Islam adalah ajaran yang sumbernya dari Tuhan,shalih likulli zaman wa makan, karena memang sifat dan tabiat ajaran Islam yang relevan dan realistis sepanjang sejarah peradaban dunia, kebenaran Islam sebagai sebuah aturan universal yang bisa dipakai kapan saja, dimana saja, dan dalam kondisi apa saja mulai dibukanya lembaran awal kehidupan, sampai pada episode akhir dari perjalanan panjang kehidupan ini. Hukum Islam dibuat untuk mencapai kemaslahatan manusia,tak terkecuali Hukum Islam yang diyakini bersumber dari Al-qur’an, Hadist ataupun imam-imam mazhab(fiqh).Semua Hukum, baik yang berbentuk perintah maupun yang berbentuk larangan, yang terkandung dalam teks-teks Syariat bukanlah sesuatu yang hampa tak bermakna.
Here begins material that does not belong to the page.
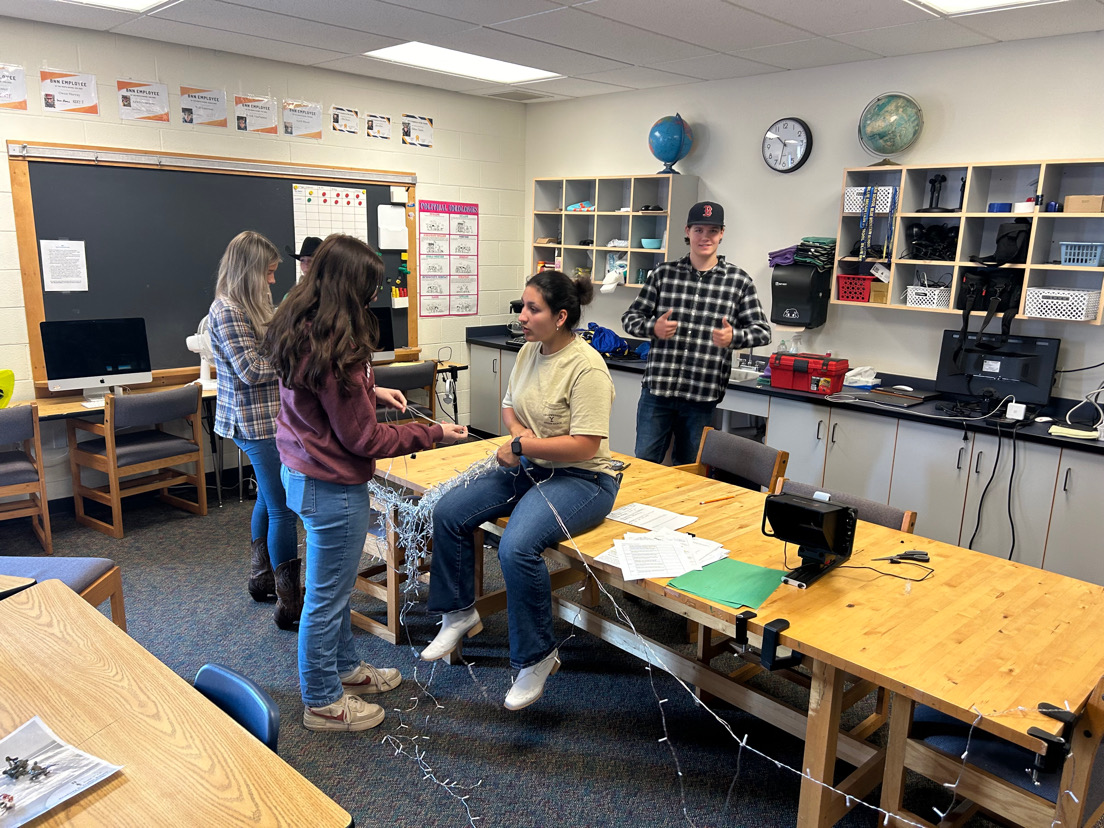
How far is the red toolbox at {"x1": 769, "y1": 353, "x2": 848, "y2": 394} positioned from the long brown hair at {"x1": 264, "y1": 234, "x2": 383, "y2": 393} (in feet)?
9.16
Akan tetapi semua itu mempunyai maksud dan tujuan, dimana Tuhan menyampaikan perintah dan larangan tertentu atas maksud dan tujuan tersebut.Oleh para Ulama hal tersebut mereka istilahkan dengan Maqashid al-Syar’iyah.

B.     Rumusan Masalah
Mungkin bila kita berbicara tentang Maqashid Syariah, secara otomatis pikiran kita akan tertuju kepada seorang al-Syatibi Yang di anggap sebagai peletak dasar konsep Maqashid al-Syar’iyah. Maka dari itu dapat dirumuskan sebagai sebagai berikut:
1.      Apa pengertian dari Maqashid al-Syar’iyah?
2.      Apa macam-macam Maqashid al-Syar’iyah?
3.      Bagaimana peranan Maqashid al-Syar’iyah dalam pengembangan Hukum?

C.    Tujuan
1.      Dapat mengetahui pengertian dari Maqashid al-Syar’iyah.
2.      Dapat mengetahui macam-macam Maqashid al-Syar’iyah.
3.      Dapat mempelajari dan menerapkan peranan Maqashid al-Syar’iyah dalam pengembangan Hukum.


















BAB II
PEMBAHASAN

A.    Pengertian Maqashid al-Syar’iyah
Maqashid al-Syar’iyah Secara etimologi Maqashid al-Syar’iyah terdiri dari dua kata yakni Maqashid dan al-Syari`ah. Maqashid bentuk plural dari مقصد,قصد,مقصد, atau قصود yang merupakan derivasi dari kata kerja qashada yaqshudu dengan beragam makna seperti menuju arah, tujuan, tengah-tengah, adil dan tidak melampaui batas. Makna tersebut dapat dijumpai dalam penggunaan kata Qashada dan derivasinya dalam Al-quran. Sementara syari’ah secara etimologi bermakna الماضع تحدرالى الماء artinya Jalan menuju sumber air, jalan menuju sumber air dapat juga diartikan berjalan menuju sumber kehidupan.[1]
Sedangkan Syariah menurut terminology adalah jalan yang ditetapkan Tuhan yang membuat manusia harus mengarahkan kehidupannya untuk mewujudkan kehendak Tuhan agar hidupnya bahagia di dunia dan akhirat. Sedangkan menurut Manna al-Qathan yang dimaksud dengan Syariah adalah segala ketentuan Allah yang disyariatkan bagi hamba-hambanya baik yang menyangkut Aqidah, Ibadah, Akhlak, maupun Muamalah. Jadi, dari defenisi di atas, dapat disimpulkan bahwa yang dimaksud dengan Maqashid al-Syar’iyah adalah tujuan segala ketentuan Allah yang disyariatkan kepada umat manusia.[2]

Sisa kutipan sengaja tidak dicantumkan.